安全装置セーフティーロックしたから、物騒じゃないよ?」

「お前は……それ以上いい女になる気かよ」

 クロはまぶしそうに目を細めてサクラを見上げる……

「デレて無いで、さっさとしなさい!」

 ドクターの声に弾かれて、彼はパソコンに向き直った。

「まずは、全ての扉、檻を開放する!」

 リズミカルに、爪の下でキーが歌う。

「『操縦士』はそのままハチたちが待つ地下空洞へ! 『ノア』を奪取する。他のものは、陽動だ! 暴れることで人間をシェルターに追い込む!」

 クロがひたすらにキーを叩く叩く叩く、叩く!

「後は……各国の軍事施設に送り込んでおいたウィルスを発症させる! この事態を収束させるべく、攻撃命令が発令される」

 エンターキーを打ち下ろして、クロは画面をパタンと閉じた。

「攻撃開始まで1時間を設定した。
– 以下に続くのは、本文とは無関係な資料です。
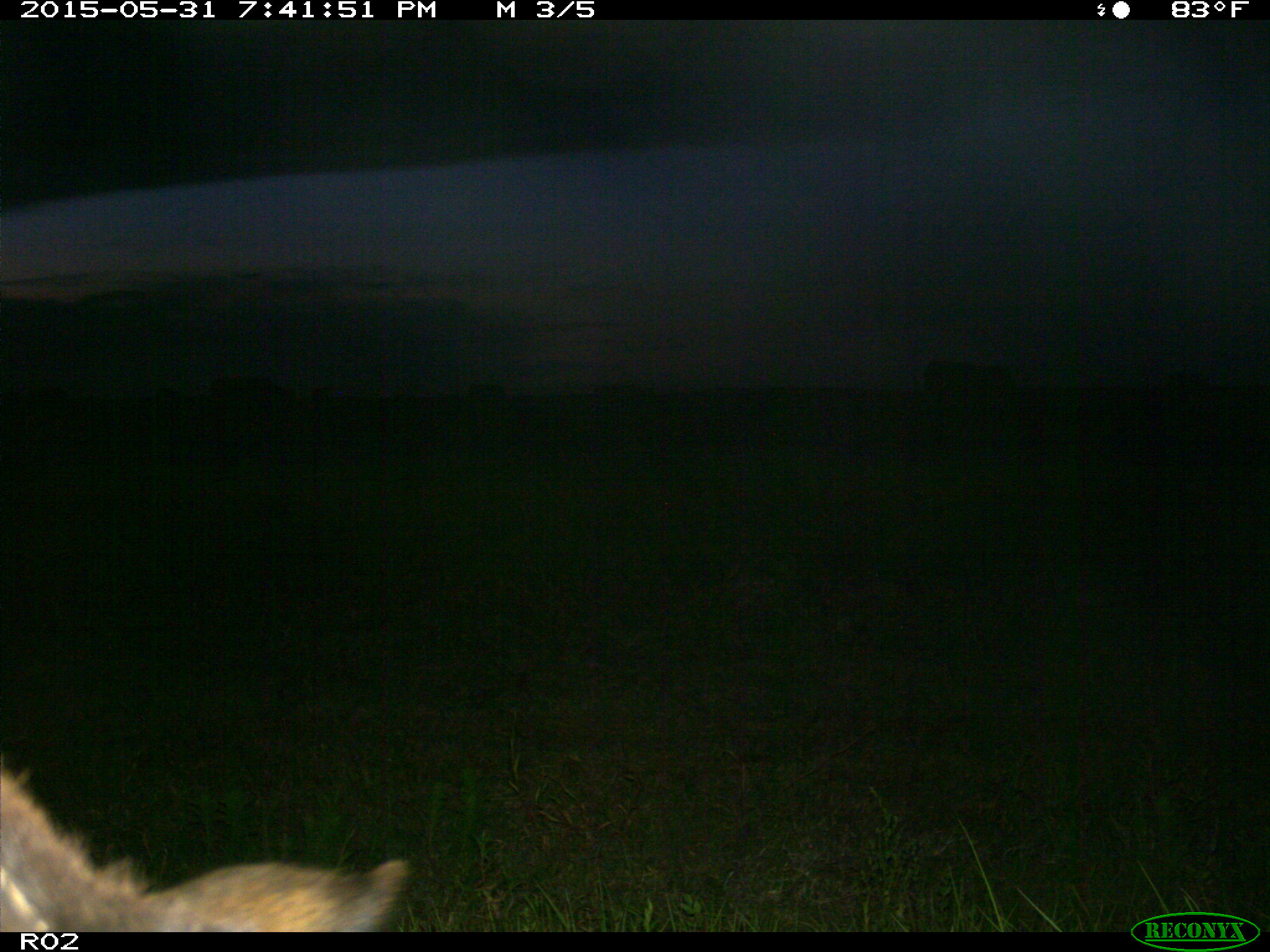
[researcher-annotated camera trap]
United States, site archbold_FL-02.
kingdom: Animalia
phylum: Chordata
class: Mammalia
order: Artiodactyla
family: Bovidae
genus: Bos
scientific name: Bos taurus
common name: domestic cow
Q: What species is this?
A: Bos taurus (domestic cow).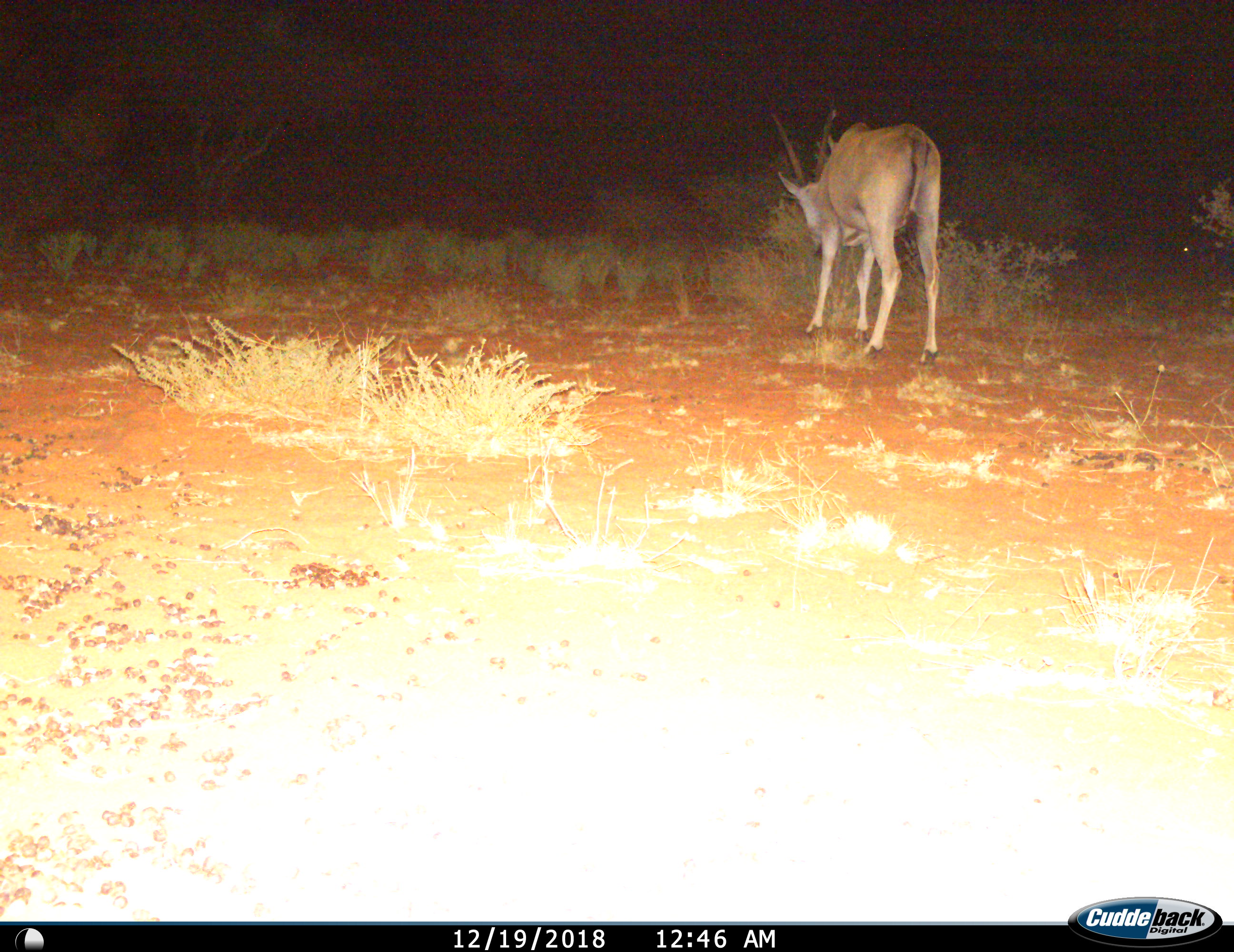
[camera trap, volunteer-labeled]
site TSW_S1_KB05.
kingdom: Animalia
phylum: Chordata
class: Mammalia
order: Artiodactyla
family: Bovidae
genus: Tragelaphus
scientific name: Tragelaphus oryx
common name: eland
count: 1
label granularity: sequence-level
その間に『ノア』との合流ポイントにたどり着けなかったものは、この施設と共に焼き尽くされる……」

「完璧ね。この島に居た実験動物の痕跡は、何も残らない」

「ドクター、『ノア』を奪いにいった連中を援護しに行ってくれ!」

「わかったわ! 合流ポイントで待っているから!」

 軽いガッツポーズを交わして、ドクターは鳴り始めた警告音の中に飛び出して行く。

「サクラ、お前にも大事なミッションがある」

 振り向いたクロは、ノートパソコンをサクラに握らせた。

「俺の後ろをしっかりついて来い。もし、はぐれたときは……必ず合流ポイントまでたどり着いて、俺を待っていてくれ」

 クロは伸び上がって軽く唇を合わせる。ちゅぷ、と不器用な音が響いた。

「お守り……だ。行くぞ!」

 唇を離した二人の前に飛び込んできた、輝く金茶の影。

「ノーネームっ?」

「目標、補足」 

 無機質な声にサクラが震えた。